We can imagine other processes that might work similarly to the dice game. For example, a **developmental process** might work similarly. Let’s say that we have a developmental process like height. At each **point in time** some **value** (growth) can be **added** on to a person’s current height. That is, at each time point a person can **grow** by some amount just like each players’ score can increase by some amount with each dice roll. If you have enough people (players), and some time for growth to happen (rolls), then the **distribution** of **height** will start to look like a normal distribution.

#### Processes that don’t produce normal distributions

I’ve said that the key factor that gives rise to the normal distribution is that outcomes are determined by **adding** together numbers^{1}. We can test out this idea by changing the rules of the dice game so that instead of **adding** together numbers we’ll **multiply** them.

In Explorable 2 we’ve changed the rules so that each players’ score is determined by multiplying together the values of their rolls. For example, under the new rules, if a player rolled 1, 4, 3 then their score would be 12 (1 × 4 × 3 = 12). Explore what happens to the shape of the distribution under these new rules.

In the new version of the dice game, the distribution of scores doesn’t look like a normal distribution. After only a few rounds you start seeing a few players with very high scores, but most of the players are clumped around near the start. You might notice that this plot looks a little bit like the plot we saw in Lecture 6 of the Average Annual Salary across a set of 79 countries. This is maybe not a total coincidence. Can you think of a process that might operate with similar rules as this game? How about interest, or returns on investments?
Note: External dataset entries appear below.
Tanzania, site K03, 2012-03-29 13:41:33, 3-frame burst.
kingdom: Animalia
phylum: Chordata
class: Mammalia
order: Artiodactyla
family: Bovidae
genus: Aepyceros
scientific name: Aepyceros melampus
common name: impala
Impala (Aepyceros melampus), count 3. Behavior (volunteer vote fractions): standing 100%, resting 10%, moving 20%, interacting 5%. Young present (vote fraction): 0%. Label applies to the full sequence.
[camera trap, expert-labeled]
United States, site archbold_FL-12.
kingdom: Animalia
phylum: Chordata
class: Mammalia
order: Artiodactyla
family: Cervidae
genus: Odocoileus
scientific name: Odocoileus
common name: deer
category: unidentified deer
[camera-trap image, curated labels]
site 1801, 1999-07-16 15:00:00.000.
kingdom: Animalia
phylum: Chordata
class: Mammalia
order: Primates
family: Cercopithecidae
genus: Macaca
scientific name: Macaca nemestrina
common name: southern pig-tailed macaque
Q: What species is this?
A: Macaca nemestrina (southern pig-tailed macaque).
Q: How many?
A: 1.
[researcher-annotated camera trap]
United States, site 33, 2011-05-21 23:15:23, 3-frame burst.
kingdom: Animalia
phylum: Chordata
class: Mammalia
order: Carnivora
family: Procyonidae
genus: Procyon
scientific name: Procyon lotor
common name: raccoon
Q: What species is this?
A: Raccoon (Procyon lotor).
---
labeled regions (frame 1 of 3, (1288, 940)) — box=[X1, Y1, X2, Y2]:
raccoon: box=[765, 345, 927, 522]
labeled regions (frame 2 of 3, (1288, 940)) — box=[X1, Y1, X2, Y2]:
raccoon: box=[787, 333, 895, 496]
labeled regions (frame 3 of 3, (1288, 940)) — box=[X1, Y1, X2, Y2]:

When you get a 10% annual return on an investment, and you start with £10, then after 1 year you’ll have 10 × 1.10 or £11. After two years, you’ll have (10 × 1.10) × 1.10 or £12.10.

Given this, it’s not surprising to see wealth distributions (whether across countries in the form of national salaries or within countries) to be heavily **skewed** in a manner resembling the outcomes of the dice game in Explorable 2. It’s simply a consequence of the rules of the game where wealth accumulates more wealth by multiplication! And in our dice game, this **skewed** distribution happens even though each player is rolling the same set of dice. A lucky few rolls at the start of the game and then some players get so far ahead that they’ll never get caught by the remaining players stuck down near the bottom.

In psychology, we won’t study many processes that grow like this, but it is an interesting exercise thinking about these processes.

### Describing normal distributions

The normal distribution has a characteristic bell shape, but not all normal distributions are identical. They can vary in terms of where they’re centered and how spread out they are. We’ve already talked about measures of central tendency and measures of spread. In particular, we’ve talked about the mean and standard deviation, and these are what we use to describe the shape of the normal distribution.

The mean (\(\mu\)) determines where the centre is, and the standard deviation (\(\sigma\)) determines how spread out it is. Use Explorable 3 to explore the **normal distribution**.

We’ll come to this point later again, but I’ll mention it briefly here. One important thing to note is that when we make adjustments to the \(\mu\) and \(\sigma\) of the **normal distribution**, the **relative position of points (in units of \(\sigma\)**) doesn’t change, even though the absolute position of points on the plot do change.

But sometimes we see distributions that aren’t normal distributions. They’ve departed from this **normal** distribution shape in some way. There are specific terms for describing departures from the shape we see in the normal distribution. And it’s these terms that we turn our attention to next.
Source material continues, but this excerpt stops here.